--- START OF INPUT ROWS ---

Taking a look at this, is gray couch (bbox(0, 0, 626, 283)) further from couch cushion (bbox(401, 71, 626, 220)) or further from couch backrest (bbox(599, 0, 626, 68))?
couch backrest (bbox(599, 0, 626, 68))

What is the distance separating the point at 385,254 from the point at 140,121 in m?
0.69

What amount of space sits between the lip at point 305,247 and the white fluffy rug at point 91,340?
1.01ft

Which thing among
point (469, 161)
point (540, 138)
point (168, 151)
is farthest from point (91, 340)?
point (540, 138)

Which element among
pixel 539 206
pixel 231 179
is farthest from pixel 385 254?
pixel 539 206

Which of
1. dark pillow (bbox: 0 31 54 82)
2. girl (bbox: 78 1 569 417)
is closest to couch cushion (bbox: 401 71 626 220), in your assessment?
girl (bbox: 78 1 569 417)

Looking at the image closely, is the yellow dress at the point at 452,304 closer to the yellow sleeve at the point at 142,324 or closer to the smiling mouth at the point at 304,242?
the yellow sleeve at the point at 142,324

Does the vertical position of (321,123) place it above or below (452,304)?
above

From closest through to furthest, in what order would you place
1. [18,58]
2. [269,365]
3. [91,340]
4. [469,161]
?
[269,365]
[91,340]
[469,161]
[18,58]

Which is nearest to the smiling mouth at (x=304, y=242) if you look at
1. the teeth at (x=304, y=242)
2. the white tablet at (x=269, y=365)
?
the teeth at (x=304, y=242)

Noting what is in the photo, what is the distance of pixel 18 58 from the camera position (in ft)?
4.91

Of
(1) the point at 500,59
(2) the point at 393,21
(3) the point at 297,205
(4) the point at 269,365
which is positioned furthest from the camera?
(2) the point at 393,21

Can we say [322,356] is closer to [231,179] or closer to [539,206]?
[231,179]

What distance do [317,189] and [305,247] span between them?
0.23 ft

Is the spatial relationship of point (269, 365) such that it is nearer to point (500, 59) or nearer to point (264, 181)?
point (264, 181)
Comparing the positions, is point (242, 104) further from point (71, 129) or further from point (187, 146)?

--- END OF INPUT ROWS ---

_GOAL OF THE EXERCISE_. Copy out all of the data above word for word, leaving nothing out and changing nothing.

_RESPONSE TO THE EXERCISE_.
Taking a look at this, is gray couch (bbox(0, 0, 626, 283)) further from couch cushion (bbox(401, 71, 626, 220)) or further from couch backrest (bbox(599, 0, 626, 68))?
couch backrest (bbox(599, 0, 626, 68))

What is the distance separating the point at 385,254 from the point at 140,121 in m?
0.69

What amount of space sits between the lip at point 305,247 and the white fluffy rug at point 91,340?
1.01ft

Which thing among
point (469, 161)
point (540, 138)
point (168, 151)
is farthest from point (91, 340)?
point (540, 138)

Which element among
pixel 539 206
pixel 231 179
is farthest from pixel 385 254?
pixel 539 206

Which of
1. dark pillow (bbox: 0 31 54 82)
2. girl (bbox: 78 1 569 417)
is closest to couch cushion (bbox: 401 71 626 220), in your assessment?
girl (bbox: 78 1 569 417)

Looking at the image closely, is the yellow dress at the point at 452,304 closer to the yellow sleeve at the point at 142,324 or closer to the smiling mouth at the point at 304,242?
the yellow sleeve at the point at 142,324

Does the vertical position of (321,123) place it above or below (452,304)?
above

From closest through to furthest, in what order would you place
1. [18,58]
2. [269,365]
3. [91,340]
4. [469,161]
?
[269,365]
[91,340]
[469,161]
[18,58]

Which is nearest to the smiling mouth at (x=304, y=242) if you look at
1. the teeth at (x=304, y=242)
2. the white tablet at (x=269, y=365)
?
the teeth at (x=304, y=242)

Noting what is in the photo, what is the distance of pixel 18 58 from the camera position (in ft)?
4.91

Of
(1) the point at 500,59
(2) the point at 393,21
(3) the point at 297,205
(4) the point at 269,365
which is positioned furthest from the camera?
(2) the point at 393,21

Can we say [322,356] is closer to [231,179] or closer to [539,206]?
[231,179]

What distance do [317,189] and [305,247] span between them?
0.23 ft

Is the spatial relationship of point (269, 365) such that it is nearer to point (500, 59) or nearer to point (264, 181)?
point (264, 181)
Comparing the positions, is point (242, 104) further from point (71, 129) or further from point (187, 146)?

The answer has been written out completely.